#### Exercise material
*****

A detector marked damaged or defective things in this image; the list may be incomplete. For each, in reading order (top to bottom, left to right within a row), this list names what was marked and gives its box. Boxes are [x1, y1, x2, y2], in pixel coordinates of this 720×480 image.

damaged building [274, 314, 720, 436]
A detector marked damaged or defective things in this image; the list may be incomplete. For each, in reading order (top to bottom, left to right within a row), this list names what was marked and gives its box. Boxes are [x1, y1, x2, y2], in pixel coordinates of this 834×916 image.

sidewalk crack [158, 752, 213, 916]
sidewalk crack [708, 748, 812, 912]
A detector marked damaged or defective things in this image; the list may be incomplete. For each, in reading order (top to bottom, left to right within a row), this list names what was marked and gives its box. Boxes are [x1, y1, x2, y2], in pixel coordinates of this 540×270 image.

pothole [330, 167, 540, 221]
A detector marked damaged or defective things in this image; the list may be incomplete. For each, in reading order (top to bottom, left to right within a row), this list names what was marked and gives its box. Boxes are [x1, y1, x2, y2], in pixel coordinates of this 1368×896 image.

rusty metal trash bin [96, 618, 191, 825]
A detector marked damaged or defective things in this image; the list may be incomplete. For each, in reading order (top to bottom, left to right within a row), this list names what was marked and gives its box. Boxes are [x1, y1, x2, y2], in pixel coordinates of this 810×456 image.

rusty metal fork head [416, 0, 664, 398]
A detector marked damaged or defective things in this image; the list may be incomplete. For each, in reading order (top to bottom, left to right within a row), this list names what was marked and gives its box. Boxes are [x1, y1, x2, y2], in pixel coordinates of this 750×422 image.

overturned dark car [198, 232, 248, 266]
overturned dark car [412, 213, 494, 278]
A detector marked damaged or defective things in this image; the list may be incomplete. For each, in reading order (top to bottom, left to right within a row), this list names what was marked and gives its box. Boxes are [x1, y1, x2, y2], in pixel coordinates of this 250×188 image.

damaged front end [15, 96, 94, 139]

*****

Please set down the material above once more, word for word.

A detector marked damaged or defective things in this image; the list may be incomplete. For each, in reading order (top to bottom, left to right within a row), this list names what was marked and gives its box. Boxes are [x1, y1, x2, y2], in pixel coordinates of this 720×480 image.

damaged building [274, 314, 720, 436]
A detector marked damaged or defective things in this image; the list may be incomplete. For each, in reading order (top to bottom, left to right within a row), this list names what was marked and gives its box. Boxes are [x1, y1, x2, y2], in pixel coordinates of this 834×916 image.

sidewalk crack [158, 752, 213, 916]
sidewalk crack [708, 748, 812, 912]
A detector marked damaged or defective things in this image; the list may be incomplete. For each, in reading order (top to bottom, left to right within a row), this list names what was marked and gives its box. Boxes are [x1, y1, x2, y2], in pixel coordinates of this 540×270 image.

pothole [330, 167, 540, 221]
A detector marked damaged or defective things in this image; the list may be incomplete. For each, in reading order (top to bottom, left to right within a row), this list names what was marked and gives its box. Boxes are [x1, y1, x2, y2], in pixel coordinates of this 1368×896 image.

rusty metal trash bin [96, 618, 191, 825]
A detector marked damaged or defective things in this image; the list may be incomplete. For each, in reading order (top to bottom, left to right within a row), this list names what was marked and gives its box. Boxes are [x1, y1, x2, y2], in pixel coordinates of this 810×456 image.

rusty metal fork head [416, 0, 664, 398]
A detector marked damaged or defective things in this image; the list may be incomplete. For each, in reading order (top to bottom, left to right within a row), this list names what was marked and gives its box. Boxes are [x1, y1, x2, y2], in pixel coordinates of this 750×422 image.

overturned dark car [198, 232, 248, 266]
overturned dark car [412, 213, 494, 278]
A detector marked damaged or defective things in this image; the list may be incomplete. For each, in reading order (top to bottom, left to right within a row), this list names what was marked and gives its box. Boxes are [x1, y1, x2, y2], in pixel coordinates of this 250×188 image.

damaged front end [15, 96, 94, 139]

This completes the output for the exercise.